▶ [Your objective] Reproduce all of the records exactly.

▶ [Data records]
══════════════════════════════

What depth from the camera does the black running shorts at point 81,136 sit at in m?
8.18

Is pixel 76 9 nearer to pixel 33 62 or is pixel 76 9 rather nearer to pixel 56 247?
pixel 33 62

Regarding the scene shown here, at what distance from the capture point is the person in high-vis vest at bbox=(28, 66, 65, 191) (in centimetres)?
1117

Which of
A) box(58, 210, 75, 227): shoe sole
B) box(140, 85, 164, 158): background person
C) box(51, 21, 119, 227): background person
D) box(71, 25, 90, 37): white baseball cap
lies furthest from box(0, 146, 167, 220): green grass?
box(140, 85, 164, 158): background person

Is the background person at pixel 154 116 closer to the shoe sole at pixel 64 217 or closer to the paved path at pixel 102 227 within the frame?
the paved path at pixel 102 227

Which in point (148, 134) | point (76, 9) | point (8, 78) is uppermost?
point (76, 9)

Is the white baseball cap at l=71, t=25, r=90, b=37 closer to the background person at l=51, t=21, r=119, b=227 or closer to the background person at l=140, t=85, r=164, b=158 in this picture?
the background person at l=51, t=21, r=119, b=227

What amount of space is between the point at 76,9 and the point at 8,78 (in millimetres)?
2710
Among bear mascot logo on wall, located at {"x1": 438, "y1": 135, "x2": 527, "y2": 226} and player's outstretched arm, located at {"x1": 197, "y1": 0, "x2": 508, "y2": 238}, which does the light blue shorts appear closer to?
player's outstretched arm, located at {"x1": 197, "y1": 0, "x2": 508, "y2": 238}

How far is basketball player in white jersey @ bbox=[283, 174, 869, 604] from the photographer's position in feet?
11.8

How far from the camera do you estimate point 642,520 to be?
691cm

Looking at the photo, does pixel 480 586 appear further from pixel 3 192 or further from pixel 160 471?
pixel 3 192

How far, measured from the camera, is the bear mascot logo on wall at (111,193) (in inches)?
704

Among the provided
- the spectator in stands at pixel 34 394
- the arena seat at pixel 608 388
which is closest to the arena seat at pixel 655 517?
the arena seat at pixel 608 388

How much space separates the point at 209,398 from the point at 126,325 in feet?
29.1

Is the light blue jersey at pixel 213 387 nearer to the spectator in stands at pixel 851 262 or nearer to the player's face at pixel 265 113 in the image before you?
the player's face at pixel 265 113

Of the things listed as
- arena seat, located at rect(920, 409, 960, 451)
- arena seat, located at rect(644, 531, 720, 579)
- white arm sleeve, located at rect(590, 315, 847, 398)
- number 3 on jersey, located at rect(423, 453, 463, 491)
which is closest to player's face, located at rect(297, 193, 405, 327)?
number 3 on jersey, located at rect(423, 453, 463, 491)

══════════════════════════════

▶ [Exercise response]
What depth from the camera does the black running shorts at point 81,136 sit at in m?
8.18

Is pixel 76 9 nearer to pixel 33 62 or is pixel 76 9 rather nearer to pixel 56 247?
pixel 33 62

Regarding the scene shown here, at what distance from the capture point is the person in high-vis vest at bbox=(28, 66, 65, 191) (in centimetres)?
1117

Which of
A) box(58, 210, 75, 227): shoe sole
B) box(140, 85, 164, 158): background person
C) box(51, 21, 119, 227): background person
D) box(71, 25, 90, 37): white baseball cap
lies furthest from box(0, 146, 167, 220): green grass?
box(140, 85, 164, 158): background person

Is the background person at pixel 154 116 closer to the shoe sole at pixel 64 217 or closer to the paved path at pixel 102 227 within the frame?
the paved path at pixel 102 227

Which in point (148, 134) | point (76, 9) | point (8, 78) is uppermost?
point (76, 9)

Is the white baseball cap at l=71, t=25, r=90, b=37 closer to the background person at l=51, t=21, r=119, b=227 or closer to the background person at l=140, t=85, r=164, b=158 in this picture?
the background person at l=51, t=21, r=119, b=227

What amount of space is between the point at 76,9 and the point at 8,78 (in millimetres)?
2710
Among bear mascot logo on wall, located at {"x1": 438, "y1": 135, "x2": 527, "y2": 226} and player's outstretched arm, located at {"x1": 197, "y1": 0, "x2": 508, "y2": 238}, which does the light blue shorts appear closer to?
player's outstretched arm, located at {"x1": 197, "y1": 0, "x2": 508, "y2": 238}

How far is basketball player in white jersey @ bbox=[283, 174, 869, 604] from the photographer's position in feet?
11.8

How far from the camera do you estimate point 642,520 to be?
691cm

Looking at the photo, does pixel 480 586 appear further from pixel 3 192 or further from pixel 160 471?
pixel 3 192

How far, measured from the camera, is the bear mascot logo on wall at (111,193) (in inches)?
704

Among the provided
- the spectator in stands at pixel 34 394
- the arena seat at pixel 608 388
which is closest to the arena seat at pixel 655 517?
the arena seat at pixel 608 388

How much space separates the point at 209,398 from the point at 126,325 in feet?
29.1

Is the light blue jersey at pixel 213 387 nearer to the spectator in stands at pixel 851 262 or nearer to the player's face at pixel 265 113 in the image before you?
the player's face at pixel 265 113

Of the things listed as
- arena seat, located at rect(920, 409, 960, 451)
- arena seat, located at rect(644, 531, 720, 579)
- white arm sleeve, located at rect(590, 315, 847, 398)
- number 3 on jersey, located at rect(423, 453, 463, 491)
which is closest to player's face, located at rect(297, 193, 405, 327)?
number 3 on jersey, located at rect(423, 453, 463, 491)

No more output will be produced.